- _Excerpted text_:
※ ※ ※
CGRS joined as co-counsel when the case went to the U.S. Court of Appeals for the Ninth Circuit. In addition, CGRS submitted an amicus brief to the US Court of Appeals for the Ninth Circuit in 2000.

Basic Facts

Ms. A-O- was an unmarried woman in Jordan when she fell in love with Mr. B, a Palestinian engineer.  Ms. A-O- feared that her family would commit an honor killing against her because she disobeyed Arabic and Islamic cultural norms by losing her virginity outside a marital relationship.  When Mr. B proposed to Ms. A-O-, her father refused to allow the marriage because of his nationality and economic class.  Fearing her family’s actions, Ms. A-O- fled Jordan for the United States.  While living in the United States, Ms. A-O- married Mr. B without her family’s permission. She feared further prosecution from her family because of these actions that violated her family’s cultural norms.
※ ※ ※
Records of reasoning about scenes:
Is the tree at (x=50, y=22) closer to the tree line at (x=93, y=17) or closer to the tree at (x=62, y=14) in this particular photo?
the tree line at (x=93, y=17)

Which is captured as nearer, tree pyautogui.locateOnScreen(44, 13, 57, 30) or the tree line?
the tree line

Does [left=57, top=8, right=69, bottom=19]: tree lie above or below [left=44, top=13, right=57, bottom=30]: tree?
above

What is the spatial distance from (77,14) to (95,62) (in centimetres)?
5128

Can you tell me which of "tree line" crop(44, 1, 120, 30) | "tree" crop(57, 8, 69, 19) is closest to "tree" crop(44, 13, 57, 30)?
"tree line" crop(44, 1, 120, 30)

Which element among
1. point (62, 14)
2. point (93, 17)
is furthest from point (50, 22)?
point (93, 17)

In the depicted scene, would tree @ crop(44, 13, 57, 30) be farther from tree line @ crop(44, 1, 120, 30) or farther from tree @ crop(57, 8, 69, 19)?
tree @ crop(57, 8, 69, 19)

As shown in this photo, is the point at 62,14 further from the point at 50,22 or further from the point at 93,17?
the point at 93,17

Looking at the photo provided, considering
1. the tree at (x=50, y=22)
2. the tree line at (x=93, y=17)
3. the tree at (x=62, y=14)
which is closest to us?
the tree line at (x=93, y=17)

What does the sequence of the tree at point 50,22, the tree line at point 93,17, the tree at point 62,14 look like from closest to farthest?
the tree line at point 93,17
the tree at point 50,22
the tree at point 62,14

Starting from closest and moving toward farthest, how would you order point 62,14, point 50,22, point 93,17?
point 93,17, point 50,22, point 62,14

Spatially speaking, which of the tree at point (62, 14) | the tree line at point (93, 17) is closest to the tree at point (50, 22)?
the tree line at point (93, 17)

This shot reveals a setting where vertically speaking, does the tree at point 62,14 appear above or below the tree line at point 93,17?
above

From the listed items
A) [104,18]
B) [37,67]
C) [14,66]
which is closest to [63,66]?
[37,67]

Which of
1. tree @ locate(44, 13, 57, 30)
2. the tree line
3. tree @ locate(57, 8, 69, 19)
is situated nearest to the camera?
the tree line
※ ※ ※
- _Exercise tasks_:
A: List each line of the records that contains the string "above", matching case exactly.
B: Write what comes next in the case summary about Ms. A-O-, starting right after its last sentence.

- _The results_:
A:
Does [left=57, top=8, right=69, bottom=19]: tree lie above or below [left=44, top=13, right=57, bottom=30]: tree?
above
This shot reveals a setting where vertically speaking, does the tree at point 62,14 appear above or below the tree line at point 93,17?
above

B:
Procedural History

Ms. A-O- entered the United States as a tourist in 1991, and was authorized to remain in the United States until 1992. In 1996 she was served an Order to Show Cause to appear at a deportation hearing. At this hearing she requested asylum and withholding. In her hearing she testified that she did not want to return to Jordan because of fears that the male members of her family would commit a “crime of honor”. She asserted that Jordanian law does not adequately discourage these crimes from occurring or ensure that they are punished. Ms. A-O-’s case for asylum was initially denied by the immigration judge (IJ) in 1998 and the Board of Immigration Appeals in 1999. These courts acknowledged honor killings occur in Jordan, but stated that they are violent episodes in specific families and they are not pattern or a practice against Jordanian women in general. CGRS joined as co-counsel when the case went to the Ninth Circuit Court of Appeals and submitted a brief arguing that the persecution which Ms. A-O- would suffer is on account of her membership in the particular social group of “Jordanian women who have lost their virginity while unwed and married against their family's wishes.”  CGRS facilitated a widespread advocacy campaign through the media and encouraged pressure from members of Congress.  Ultimately, it was remanded and the BIA granted asylum to Ms. A-O- in 2002.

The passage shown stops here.